The sense of shared experience and unity doesn't stop with the artists, however; it extends to the audience, and that point can't be made too strongly where Steakley is concerned. "When I think about Dave and my attraction to Zach," says Robertson, "I think about dialogue -- not answering questions but having a place to talk about them. His feeling is, 'I don't want to do it for me. I want to have people in those seats. I'm in a community, and I want a place in the community where this is important, and we can talk about things.'"
The audience is ever-present in Steakley's work at Zach. One of his most fulfilling experiences at the theatre was his production of The Gospel at Colonus "because it felt like such a big dream to realize in this space and in terms of where Zach was at that point." When the show was first proposed in 1992, he knew that Zach wasn't ready, and that he'd need to develop both the resources on the creative end and the mindset in the audience that would support a full production. He charted a four-year course, four seasons in which show after show served as stepping stones on the way to Colonus. Beehive to Buddy to Forever Plaid to Five Guys Named Moe to Dreamgirls to Avenue X, slowly and deliberately creating more ambitious shows and exposing the audience to more involved kinds of music and stories until they could not just accept this reinvention of the Oedipus story but embrace it. And they did.

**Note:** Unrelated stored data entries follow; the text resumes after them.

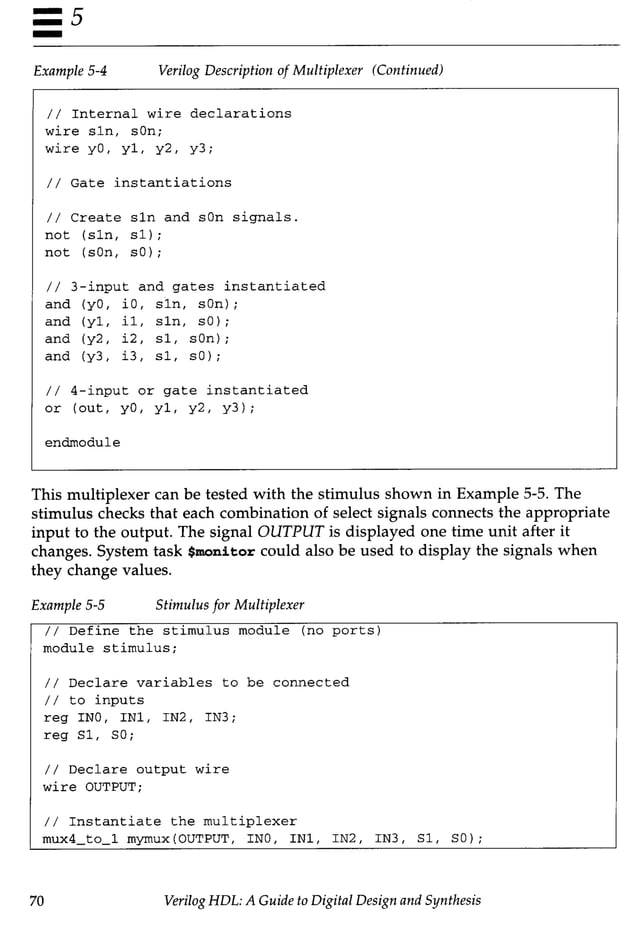 5

Example 5-4 Verilog Description of Multiplexer (Continued)

// Internal wire declarations
wire s1n, s0n;
wire y0, y1, y2, y3;

// Gate instantiations

// Create s1n and s0n signals.
not (s1n, s1);
not (s0n, s0);

// 3-input and gates instantiated
and (y0, i0, s1n, s0n);
and (y1, i1, s1n, s0);
and (y2, i2, s1, s0n);
and (y3, i3, s1, s0);

// 4-input or gate instantiated
or (out, y0, y1, y2, y3);

endmodule

This multiplexer can be tested with the stimulus shown in Example 5-5. The stimulus checks that each combination of select signals connects the appropriate input to the output. The signal OUTPUT is displayed one time unit after it changes. System task $monitor could also be used to display the signals when they change values.

Example 5-5 Stimulus for Multiplexer

// Define the stimulus module (no ports)
module stimulus;

// Declare variables to be connected
// to inputs
reg IN0, IN1, IN2, IN3;
reg S1, S0;

// Declare output wire
wire OUTPUT;

// Instantiate the multiplexer
mux4_to_1 mymux(OUTPUT, IN0, IN1, IN2, IN3, S1, S0);

70 Verilog HDL: A Guide to Digital Design and Synthesis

More recently, they embraced Steakley's production of The Laramie Project, and because of that it proved to be another of his most satisfying projects. "It's the best conversations that we've ever had with the audience," he says. "It's rare the number of plays or opportunities that have social change as a part of the agenda or as a benefit of working on it, and it just sets up a whole different vibe for a company of artists that gets to do something that they believe in and have a political investment in.
"I'm all for theatre as entertainment, clearly; I've had plenty of choices that are about that. But it's also great to have those opportunities that are about more, that open up a conversation. To have a patron say to me that she came to the show pretty homophobic and that she really reconsidered her point of view -- the last thing that she said to me was, 'I was wrong. I've been wrong.' -- it's hard not to participate in that without it changing your own life."